**Activity:**
Would you please copy every line from the records that contains the word "revision"?

**Source data:**
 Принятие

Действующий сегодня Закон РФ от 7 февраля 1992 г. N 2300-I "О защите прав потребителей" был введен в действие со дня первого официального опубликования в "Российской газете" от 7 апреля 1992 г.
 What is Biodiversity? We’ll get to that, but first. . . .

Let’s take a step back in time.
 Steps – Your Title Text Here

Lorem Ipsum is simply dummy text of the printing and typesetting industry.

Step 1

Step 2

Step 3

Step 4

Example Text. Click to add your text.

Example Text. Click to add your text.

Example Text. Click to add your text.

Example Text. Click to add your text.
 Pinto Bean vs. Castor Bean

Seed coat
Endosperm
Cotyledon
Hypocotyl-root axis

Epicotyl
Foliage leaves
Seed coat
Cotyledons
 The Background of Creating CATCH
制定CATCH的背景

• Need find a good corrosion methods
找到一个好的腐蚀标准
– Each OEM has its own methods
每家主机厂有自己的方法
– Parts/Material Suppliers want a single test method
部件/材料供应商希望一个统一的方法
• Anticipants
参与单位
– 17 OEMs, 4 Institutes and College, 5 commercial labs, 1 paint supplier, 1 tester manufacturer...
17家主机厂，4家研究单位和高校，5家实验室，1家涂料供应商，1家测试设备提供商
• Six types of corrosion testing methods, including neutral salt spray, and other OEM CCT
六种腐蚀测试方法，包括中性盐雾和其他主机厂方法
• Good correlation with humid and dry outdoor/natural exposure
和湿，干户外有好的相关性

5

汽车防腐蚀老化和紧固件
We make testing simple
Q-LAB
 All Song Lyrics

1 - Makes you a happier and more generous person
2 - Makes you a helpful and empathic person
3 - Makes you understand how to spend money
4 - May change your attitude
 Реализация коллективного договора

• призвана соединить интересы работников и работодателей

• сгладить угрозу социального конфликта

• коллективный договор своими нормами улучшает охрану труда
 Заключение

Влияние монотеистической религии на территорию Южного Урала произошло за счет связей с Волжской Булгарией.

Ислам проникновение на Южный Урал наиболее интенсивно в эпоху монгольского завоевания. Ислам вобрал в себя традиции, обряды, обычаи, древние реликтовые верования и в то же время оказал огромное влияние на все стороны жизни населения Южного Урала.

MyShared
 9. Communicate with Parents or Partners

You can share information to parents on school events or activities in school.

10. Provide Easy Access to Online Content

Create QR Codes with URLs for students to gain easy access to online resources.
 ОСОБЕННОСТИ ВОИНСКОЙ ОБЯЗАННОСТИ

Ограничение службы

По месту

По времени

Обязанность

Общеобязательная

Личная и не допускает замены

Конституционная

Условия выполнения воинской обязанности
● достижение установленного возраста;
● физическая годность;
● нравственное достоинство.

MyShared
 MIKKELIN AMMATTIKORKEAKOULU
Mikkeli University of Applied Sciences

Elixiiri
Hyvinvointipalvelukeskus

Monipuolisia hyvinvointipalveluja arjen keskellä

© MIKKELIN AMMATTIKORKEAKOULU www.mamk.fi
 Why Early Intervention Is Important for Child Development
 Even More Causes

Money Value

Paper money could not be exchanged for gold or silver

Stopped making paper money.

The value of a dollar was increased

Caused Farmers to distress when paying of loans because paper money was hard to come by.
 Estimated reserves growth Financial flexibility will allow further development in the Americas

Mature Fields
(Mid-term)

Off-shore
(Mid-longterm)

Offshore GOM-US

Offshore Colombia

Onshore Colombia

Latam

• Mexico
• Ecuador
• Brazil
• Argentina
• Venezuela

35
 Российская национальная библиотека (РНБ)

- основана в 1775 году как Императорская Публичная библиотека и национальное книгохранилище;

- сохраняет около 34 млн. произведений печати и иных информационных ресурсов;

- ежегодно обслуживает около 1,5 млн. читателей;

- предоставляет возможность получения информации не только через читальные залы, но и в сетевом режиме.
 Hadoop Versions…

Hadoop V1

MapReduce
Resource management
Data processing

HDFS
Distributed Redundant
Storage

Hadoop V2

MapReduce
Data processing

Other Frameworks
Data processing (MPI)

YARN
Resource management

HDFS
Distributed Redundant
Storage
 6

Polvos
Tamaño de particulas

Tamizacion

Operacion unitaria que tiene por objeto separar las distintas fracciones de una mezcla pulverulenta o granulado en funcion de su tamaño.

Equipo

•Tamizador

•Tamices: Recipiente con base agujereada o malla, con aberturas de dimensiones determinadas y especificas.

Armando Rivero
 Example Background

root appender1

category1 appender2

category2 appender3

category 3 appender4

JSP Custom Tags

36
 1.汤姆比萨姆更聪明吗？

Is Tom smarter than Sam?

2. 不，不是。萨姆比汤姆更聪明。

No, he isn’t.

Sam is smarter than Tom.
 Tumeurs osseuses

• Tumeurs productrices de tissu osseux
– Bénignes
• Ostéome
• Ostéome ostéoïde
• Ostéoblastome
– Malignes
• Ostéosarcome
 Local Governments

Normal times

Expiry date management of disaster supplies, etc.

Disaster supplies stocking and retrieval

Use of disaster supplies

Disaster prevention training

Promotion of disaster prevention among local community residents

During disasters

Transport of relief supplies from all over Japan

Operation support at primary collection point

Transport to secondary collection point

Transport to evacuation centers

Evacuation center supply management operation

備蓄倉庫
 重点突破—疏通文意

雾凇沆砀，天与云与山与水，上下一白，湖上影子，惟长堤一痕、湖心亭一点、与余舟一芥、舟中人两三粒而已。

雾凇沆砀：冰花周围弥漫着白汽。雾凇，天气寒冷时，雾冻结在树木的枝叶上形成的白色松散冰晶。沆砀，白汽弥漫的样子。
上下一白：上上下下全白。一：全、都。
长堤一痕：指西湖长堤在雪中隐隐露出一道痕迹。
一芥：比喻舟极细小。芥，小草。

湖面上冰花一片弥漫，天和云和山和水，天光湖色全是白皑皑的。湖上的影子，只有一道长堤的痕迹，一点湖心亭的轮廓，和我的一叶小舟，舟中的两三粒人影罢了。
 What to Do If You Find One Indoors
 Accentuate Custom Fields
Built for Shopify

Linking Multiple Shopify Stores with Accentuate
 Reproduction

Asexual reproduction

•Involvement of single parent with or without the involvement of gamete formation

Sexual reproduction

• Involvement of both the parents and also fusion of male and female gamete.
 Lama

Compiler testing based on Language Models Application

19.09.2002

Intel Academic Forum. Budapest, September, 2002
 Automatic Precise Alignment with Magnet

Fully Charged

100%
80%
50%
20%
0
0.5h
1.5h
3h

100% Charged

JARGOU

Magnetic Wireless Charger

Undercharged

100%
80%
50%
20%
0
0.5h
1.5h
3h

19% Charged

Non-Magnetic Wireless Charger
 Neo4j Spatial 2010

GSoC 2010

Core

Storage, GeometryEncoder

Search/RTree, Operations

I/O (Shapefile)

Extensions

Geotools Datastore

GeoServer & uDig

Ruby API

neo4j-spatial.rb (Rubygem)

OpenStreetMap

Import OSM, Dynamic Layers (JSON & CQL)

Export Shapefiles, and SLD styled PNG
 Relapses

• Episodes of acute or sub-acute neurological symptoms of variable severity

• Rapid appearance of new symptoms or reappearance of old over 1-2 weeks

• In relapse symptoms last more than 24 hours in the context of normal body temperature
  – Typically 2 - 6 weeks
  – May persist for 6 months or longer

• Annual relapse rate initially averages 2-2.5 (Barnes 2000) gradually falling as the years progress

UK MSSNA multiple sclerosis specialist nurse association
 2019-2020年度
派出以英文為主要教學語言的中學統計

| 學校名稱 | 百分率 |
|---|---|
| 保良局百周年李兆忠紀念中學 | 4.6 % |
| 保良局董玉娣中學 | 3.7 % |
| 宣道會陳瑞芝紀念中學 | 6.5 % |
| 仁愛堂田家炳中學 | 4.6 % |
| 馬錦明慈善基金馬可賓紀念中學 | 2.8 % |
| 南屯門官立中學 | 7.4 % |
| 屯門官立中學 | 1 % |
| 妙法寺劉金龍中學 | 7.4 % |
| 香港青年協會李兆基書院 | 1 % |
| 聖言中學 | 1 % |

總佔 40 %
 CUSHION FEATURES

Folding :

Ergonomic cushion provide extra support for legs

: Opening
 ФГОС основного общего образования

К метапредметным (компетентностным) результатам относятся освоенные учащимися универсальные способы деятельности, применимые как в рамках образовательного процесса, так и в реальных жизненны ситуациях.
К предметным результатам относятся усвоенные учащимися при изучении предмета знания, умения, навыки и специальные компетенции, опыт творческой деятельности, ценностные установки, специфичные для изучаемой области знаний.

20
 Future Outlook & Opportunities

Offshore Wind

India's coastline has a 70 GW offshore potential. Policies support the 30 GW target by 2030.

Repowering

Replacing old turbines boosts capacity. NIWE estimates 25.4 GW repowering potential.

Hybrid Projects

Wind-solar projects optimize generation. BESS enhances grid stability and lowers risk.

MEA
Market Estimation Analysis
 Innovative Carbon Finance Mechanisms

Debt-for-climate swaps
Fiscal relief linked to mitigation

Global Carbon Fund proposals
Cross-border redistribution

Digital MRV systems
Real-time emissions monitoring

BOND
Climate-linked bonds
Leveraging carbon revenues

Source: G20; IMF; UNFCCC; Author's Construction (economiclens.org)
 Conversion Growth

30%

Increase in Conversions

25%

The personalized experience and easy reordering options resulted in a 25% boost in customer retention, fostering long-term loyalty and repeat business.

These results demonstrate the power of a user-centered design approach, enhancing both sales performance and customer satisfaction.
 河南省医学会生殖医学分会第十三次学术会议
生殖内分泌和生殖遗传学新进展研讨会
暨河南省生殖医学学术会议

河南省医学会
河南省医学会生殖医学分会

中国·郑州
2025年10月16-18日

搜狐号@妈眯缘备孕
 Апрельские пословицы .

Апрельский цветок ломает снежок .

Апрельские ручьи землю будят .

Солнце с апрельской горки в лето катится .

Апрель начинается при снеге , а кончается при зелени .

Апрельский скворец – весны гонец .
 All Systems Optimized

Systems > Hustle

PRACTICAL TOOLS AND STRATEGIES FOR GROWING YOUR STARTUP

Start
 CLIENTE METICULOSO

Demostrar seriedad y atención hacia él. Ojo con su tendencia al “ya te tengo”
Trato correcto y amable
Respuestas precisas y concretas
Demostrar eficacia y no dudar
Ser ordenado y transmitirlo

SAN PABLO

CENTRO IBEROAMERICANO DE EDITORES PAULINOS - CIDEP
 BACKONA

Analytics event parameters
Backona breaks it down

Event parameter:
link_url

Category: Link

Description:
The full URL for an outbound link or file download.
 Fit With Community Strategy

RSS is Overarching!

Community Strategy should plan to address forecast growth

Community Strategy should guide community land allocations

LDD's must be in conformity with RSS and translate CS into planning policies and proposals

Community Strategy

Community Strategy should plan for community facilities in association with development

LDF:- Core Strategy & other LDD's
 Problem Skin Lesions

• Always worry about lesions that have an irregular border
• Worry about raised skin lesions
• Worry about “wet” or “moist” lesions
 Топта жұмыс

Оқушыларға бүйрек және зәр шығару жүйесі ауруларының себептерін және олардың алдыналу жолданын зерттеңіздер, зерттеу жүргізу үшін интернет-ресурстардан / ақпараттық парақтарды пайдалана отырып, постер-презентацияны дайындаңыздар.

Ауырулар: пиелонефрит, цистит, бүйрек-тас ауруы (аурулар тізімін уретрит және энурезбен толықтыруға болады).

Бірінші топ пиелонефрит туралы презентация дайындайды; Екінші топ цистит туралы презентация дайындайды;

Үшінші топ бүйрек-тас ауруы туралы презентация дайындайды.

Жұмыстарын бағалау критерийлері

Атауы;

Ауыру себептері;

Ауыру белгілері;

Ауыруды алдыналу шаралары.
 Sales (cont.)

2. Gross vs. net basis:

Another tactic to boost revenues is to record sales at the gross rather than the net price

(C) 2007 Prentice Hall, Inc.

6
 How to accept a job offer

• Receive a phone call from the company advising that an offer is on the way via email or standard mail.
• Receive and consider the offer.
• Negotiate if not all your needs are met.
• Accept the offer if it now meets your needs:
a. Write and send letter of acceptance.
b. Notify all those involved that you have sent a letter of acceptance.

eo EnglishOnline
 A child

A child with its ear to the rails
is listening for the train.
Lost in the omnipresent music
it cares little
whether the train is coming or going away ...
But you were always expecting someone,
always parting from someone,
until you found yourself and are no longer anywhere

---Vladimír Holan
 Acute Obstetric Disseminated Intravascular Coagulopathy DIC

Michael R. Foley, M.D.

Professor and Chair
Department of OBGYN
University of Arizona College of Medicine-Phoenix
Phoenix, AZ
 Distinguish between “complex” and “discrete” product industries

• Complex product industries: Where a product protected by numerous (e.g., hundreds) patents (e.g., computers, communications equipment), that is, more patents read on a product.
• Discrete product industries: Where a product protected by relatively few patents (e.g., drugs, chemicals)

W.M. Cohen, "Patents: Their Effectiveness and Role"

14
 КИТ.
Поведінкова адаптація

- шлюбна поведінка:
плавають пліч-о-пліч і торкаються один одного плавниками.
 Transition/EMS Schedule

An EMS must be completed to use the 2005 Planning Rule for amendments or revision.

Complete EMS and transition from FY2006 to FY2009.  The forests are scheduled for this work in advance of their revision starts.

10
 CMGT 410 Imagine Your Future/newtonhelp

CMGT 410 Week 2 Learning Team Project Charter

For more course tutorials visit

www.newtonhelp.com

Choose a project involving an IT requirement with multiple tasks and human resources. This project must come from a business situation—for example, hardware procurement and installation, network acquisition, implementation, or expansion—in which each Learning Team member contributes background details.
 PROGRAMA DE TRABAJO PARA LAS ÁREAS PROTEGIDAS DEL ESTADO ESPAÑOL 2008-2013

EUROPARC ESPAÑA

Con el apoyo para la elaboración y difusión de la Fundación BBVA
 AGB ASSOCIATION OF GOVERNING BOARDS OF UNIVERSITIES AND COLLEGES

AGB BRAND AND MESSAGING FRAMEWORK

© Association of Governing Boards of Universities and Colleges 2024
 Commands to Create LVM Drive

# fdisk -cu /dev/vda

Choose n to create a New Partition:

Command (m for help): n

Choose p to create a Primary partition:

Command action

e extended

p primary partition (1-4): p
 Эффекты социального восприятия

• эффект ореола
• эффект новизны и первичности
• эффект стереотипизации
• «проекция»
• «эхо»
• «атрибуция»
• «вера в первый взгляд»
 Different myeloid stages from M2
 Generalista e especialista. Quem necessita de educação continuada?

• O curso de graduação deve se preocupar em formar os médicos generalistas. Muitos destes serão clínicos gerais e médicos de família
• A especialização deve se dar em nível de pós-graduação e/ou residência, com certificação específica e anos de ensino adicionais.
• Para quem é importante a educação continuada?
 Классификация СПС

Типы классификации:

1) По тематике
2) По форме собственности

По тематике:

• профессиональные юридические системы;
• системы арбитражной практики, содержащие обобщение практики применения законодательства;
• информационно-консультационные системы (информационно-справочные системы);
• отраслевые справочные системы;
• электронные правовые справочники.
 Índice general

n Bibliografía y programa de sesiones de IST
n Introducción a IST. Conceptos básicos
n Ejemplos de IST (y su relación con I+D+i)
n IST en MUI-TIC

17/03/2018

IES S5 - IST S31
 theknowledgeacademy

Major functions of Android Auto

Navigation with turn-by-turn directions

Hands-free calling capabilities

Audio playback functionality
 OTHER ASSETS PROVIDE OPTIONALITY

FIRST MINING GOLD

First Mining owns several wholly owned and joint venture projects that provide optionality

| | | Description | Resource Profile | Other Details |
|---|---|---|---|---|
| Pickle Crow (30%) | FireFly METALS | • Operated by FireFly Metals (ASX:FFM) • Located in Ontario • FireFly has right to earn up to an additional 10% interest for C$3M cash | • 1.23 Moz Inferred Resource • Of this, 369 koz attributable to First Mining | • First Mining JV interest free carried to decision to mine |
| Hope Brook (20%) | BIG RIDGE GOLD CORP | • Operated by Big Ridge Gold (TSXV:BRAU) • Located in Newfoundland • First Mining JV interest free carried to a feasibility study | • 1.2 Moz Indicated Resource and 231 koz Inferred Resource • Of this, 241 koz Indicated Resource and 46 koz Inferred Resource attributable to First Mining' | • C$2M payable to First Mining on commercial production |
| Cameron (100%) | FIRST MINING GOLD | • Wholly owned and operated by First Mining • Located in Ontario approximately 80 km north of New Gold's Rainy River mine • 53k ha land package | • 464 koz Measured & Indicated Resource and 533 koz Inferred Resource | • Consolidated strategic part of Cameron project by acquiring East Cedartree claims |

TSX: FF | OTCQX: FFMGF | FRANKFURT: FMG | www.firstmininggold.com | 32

**Answer to the exercise:**
An EMS must be completed to use the 2005 Planning Rule for amendments or revision.
Complete EMS and transition from FY2006 to FY2009.  The forests are scheduled for this work in advance of their revision starts.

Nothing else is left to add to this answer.